For those who crave a little human contact, or have questions, over 80% of sites offering online purchasing have links to contact an agent available, and the ability to contact an agent or representative to insure there are no unforeseen gaps in coverage or to get answers to questions consumers might have is another service online insurers offer their customers. Agents are trained to help consumers find the policy that covers them comprehensively, and to answer questions about the product.
Purchasing online insurance is certainly easier and more convenient, but is it really cheaper? Purchasing insurance online saves consumers an average of $600.00 per year, but insurers insist that the policies are not cheaper online. Insurance companies point out that the online format allows for more comparison shopping, which is what generally saves the consumer money.
Benefits to Insurance Companies
Insurance companies save money on commissions when consumers purchase policies directly from the company, because they don't have to pay the agents. Further, as policies purchased online generally require less paperwork and man hours to process, companies save time and money in this way as well.
Insurance consumers like online product. This benefits companies because policy holders use insurers that offer product that benefits them and cater to their lifestyle. Some companies are beginning to allow policies and proof of insurance to be printed offline, which makes the company seem greener to environmentally conscious consumers. Other companies donate to environmental causes out of online sales in an effort to support the growing interest in green lifestyles of many of their purchasers.

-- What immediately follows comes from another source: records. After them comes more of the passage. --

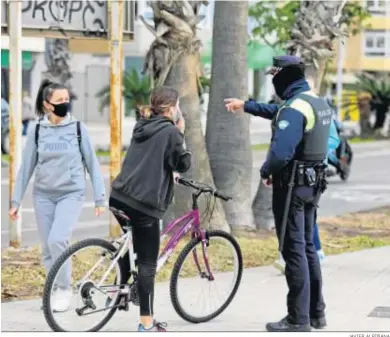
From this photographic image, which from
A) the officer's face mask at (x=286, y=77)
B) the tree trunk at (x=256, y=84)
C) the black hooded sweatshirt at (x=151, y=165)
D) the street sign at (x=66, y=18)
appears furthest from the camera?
the tree trunk at (x=256, y=84)

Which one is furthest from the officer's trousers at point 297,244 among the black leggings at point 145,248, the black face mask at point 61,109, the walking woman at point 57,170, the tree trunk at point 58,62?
the tree trunk at point 58,62

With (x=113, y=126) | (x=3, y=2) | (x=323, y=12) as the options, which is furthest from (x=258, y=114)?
(x=323, y=12)

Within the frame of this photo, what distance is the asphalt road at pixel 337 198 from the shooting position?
44.0 ft

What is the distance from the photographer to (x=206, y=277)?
7523 mm

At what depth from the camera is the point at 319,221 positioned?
1354cm

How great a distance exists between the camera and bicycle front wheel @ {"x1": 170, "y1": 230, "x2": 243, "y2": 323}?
23.6 feet

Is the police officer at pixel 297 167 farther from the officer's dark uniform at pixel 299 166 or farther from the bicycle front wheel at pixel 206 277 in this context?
the bicycle front wheel at pixel 206 277

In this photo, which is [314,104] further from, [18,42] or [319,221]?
[319,221]

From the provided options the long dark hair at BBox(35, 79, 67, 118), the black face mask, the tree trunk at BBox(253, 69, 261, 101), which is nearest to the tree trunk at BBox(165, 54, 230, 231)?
the long dark hair at BBox(35, 79, 67, 118)

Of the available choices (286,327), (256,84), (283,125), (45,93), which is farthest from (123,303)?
(256,84)

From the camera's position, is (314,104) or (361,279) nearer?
(314,104)

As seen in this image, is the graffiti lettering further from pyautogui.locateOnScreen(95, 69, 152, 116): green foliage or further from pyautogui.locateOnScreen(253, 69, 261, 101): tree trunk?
pyautogui.locateOnScreen(253, 69, 261, 101): tree trunk

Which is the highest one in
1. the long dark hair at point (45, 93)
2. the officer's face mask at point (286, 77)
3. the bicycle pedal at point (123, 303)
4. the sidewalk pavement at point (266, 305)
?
the officer's face mask at point (286, 77)

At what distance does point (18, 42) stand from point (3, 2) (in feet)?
2.39
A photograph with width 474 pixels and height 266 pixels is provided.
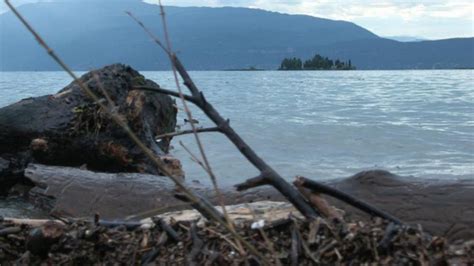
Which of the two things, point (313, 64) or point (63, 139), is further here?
point (313, 64)

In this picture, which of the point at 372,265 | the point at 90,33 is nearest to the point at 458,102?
the point at 372,265

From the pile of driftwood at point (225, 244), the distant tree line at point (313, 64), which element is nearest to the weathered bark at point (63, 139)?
the pile of driftwood at point (225, 244)

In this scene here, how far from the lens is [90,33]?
188 meters

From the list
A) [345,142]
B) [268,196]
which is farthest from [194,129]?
[345,142]

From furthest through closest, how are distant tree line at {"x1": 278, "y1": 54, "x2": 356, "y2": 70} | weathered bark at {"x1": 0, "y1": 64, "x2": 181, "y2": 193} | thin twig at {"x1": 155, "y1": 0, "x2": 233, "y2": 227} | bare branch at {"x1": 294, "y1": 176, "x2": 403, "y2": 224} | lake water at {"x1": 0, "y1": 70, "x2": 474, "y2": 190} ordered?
distant tree line at {"x1": 278, "y1": 54, "x2": 356, "y2": 70}, lake water at {"x1": 0, "y1": 70, "x2": 474, "y2": 190}, weathered bark at {"x1": 0, "y1": 64, "x2": 181, "y2": 193}, bare branch at {"x1": 294, "y1": 176, "x2": 403, "y2": 224}, thin twig at {"x1": 155, "y1": 0, "x2": 233, "y2": 227}

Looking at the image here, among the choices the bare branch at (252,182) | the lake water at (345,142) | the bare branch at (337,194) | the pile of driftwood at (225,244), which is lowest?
the lake water at (345,142)

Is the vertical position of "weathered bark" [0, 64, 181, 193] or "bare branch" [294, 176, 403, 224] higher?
"bare branch" [294, 176, 403, 224]

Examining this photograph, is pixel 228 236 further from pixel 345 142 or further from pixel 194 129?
pixel 345 142

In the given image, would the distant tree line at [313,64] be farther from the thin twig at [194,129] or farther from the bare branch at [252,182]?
the thin twig at [194,129]

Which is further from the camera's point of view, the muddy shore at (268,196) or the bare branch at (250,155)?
the muddy shore at (268,196)

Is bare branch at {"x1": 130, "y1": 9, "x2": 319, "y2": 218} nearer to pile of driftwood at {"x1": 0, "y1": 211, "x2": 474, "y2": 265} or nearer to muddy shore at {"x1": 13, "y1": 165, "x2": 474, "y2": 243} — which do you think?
pile of driftwood at {"x1": 0, "y1": 211, "x2": 474, "y2": 265}

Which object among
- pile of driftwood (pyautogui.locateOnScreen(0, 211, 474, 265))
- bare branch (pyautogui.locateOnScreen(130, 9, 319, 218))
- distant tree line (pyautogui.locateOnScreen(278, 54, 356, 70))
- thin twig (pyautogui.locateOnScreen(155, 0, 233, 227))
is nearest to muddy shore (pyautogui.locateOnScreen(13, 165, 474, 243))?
pile of driftwood (pyautogui.locateOnScreen(0, 211, 474, 265))

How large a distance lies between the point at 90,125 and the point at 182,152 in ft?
16.7

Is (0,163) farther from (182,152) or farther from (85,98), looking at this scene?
(182,152)
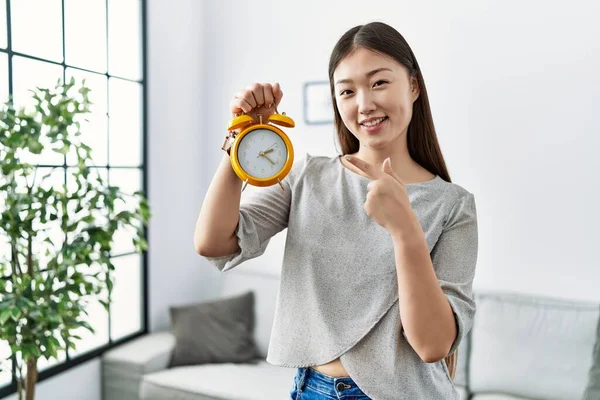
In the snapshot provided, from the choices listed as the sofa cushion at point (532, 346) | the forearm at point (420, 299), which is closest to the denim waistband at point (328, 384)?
the forearm at point (420, 299)

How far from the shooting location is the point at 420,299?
887mm

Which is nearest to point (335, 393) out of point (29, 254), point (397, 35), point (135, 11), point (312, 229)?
point (312, 229)

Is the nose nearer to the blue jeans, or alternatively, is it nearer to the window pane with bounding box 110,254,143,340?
the blue jeans

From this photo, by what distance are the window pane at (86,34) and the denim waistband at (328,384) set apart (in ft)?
6.81

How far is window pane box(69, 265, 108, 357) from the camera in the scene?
2676 mm

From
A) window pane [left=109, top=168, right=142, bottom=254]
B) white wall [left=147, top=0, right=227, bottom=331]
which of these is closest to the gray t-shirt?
window pane [left=109, top=168, right=142, bottom=254]

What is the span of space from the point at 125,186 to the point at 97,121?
0.39 m

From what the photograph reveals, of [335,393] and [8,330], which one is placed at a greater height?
[335,393]

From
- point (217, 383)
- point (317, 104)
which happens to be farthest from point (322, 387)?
point (317, 104)

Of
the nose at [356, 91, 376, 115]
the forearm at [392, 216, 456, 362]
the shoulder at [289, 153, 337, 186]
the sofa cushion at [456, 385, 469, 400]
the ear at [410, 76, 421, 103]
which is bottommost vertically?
the sofa cushion at [456, 385, 469, 400]

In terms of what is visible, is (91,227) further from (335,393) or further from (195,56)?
(195,56)

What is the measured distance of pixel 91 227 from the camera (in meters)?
2.02

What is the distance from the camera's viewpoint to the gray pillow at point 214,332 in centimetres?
A: 284

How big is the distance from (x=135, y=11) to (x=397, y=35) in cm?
235
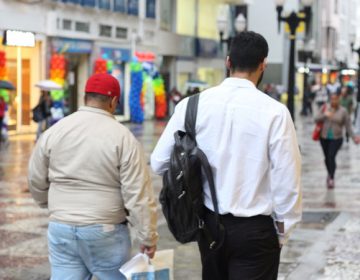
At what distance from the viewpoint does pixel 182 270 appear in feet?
24.8

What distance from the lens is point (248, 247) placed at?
383cm

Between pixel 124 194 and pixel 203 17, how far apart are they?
41176 millimetres

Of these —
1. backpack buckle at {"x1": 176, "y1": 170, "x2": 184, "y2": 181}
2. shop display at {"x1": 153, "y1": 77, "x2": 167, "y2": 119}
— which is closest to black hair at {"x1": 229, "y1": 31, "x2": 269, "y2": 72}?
backpack buckle at {"x1": 176, "y1": 170, "x2": 184, "y2": 181}

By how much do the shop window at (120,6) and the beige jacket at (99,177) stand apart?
29.0m

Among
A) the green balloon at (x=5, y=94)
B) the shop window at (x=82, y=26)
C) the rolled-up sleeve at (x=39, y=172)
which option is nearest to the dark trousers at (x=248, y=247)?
the rolled-up sleeve at (x=39, y=172)

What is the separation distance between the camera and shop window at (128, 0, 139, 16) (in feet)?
112

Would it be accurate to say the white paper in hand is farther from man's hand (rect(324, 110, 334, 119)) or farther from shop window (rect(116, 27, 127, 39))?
shop window (rect(116, 27, 127, 39))

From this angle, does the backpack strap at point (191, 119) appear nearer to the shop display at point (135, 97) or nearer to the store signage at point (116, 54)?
the store signage at point (116, 54)

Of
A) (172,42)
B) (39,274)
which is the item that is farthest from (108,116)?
(172,42)

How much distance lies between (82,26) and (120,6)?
3.73 m

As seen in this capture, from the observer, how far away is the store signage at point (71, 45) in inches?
1091

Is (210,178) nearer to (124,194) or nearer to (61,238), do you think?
(124,194)

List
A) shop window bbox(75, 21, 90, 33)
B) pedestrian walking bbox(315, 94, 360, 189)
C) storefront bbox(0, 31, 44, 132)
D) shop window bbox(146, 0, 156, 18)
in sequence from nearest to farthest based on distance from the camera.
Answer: pedestrian walking bbox(315, 94, 360, 189), storefront bbox(0, 31, 44, 132), shop window bbox(75, 21, 90, 33), shop window bbox(146, 0, 156, 18)

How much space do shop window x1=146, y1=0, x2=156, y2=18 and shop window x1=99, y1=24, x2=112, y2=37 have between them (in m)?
4.08
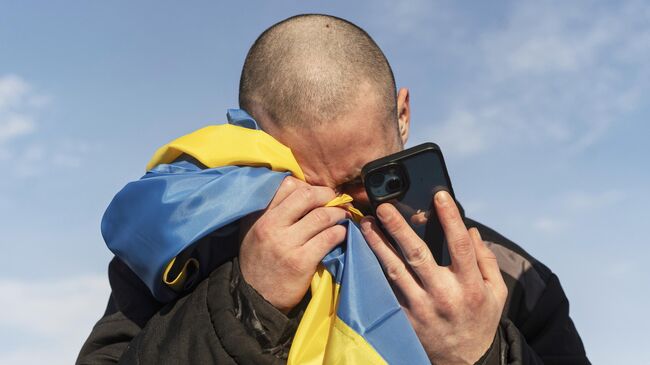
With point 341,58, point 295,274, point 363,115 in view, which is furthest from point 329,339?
point 341,58

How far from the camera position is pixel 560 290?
118 inches

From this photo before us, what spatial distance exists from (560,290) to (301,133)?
4.14 feet

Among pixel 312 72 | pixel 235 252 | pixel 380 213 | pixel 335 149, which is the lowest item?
pixel 235 252

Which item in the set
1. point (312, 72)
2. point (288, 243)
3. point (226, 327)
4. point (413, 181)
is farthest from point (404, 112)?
point (226, 327)

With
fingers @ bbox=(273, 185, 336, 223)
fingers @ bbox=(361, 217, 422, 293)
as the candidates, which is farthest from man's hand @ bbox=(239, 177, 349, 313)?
fingers @ bbox=(361, 217, 422, 293)

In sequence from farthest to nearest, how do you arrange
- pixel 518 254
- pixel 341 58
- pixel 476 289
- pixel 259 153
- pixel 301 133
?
pixel 518 254, pixel 341 58, pixel 301 133, pixel 259 153, pixel 476 289

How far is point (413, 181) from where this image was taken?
2.46m

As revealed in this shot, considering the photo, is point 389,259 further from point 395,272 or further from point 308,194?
point 308,194

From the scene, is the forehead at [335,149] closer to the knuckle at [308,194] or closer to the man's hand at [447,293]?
the knuckle at [308,194]

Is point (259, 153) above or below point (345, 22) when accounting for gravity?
below

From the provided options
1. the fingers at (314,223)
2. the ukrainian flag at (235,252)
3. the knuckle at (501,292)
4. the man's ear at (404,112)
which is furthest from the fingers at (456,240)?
the man's ear at (404,112)

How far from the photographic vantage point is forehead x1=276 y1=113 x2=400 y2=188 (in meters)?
2.60

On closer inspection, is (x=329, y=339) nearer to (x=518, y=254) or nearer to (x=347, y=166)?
(x=347, y=166)

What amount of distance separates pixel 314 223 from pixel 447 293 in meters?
0.47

Future of Online Insurance Sales is Bright
Recent research shows that 21 percent of all new customer insurance sales occur online, according to the Insurance Information Institute's online discussion (http://www.iii.org/media/hottopics/insurance/distribution/?table_sort_782813=5). This is a significant amount of purchasing power.
This trend seems to be growing quickly. The Insurance Information Institute also reports a 37 percent increase in online sales from 2006-2007. The increases are expected to continue. The largest anticipated increase is in the auto insurance industry, where Celent estimates online sales will increase from 70 percent of sales in 2007 to 90 percent by 2011. J.D. Power and Associates reports that 39 percent of purchasers switched insurance companies, up from 33% in the 2007 study.
Free quotes, less pressure, more choices, and added convenience have made shopping for insurance online a commonly used method of purchasing car insurance today, and the trend is becoming more popular daily. Policies are available for everything from auto insurance and life insurance to individual health insurance, and consumers are appreciative of the added conveniences this type of service offers. According to J.D. Power's most recent survey, consumers will likely continue to make the switch into 2009.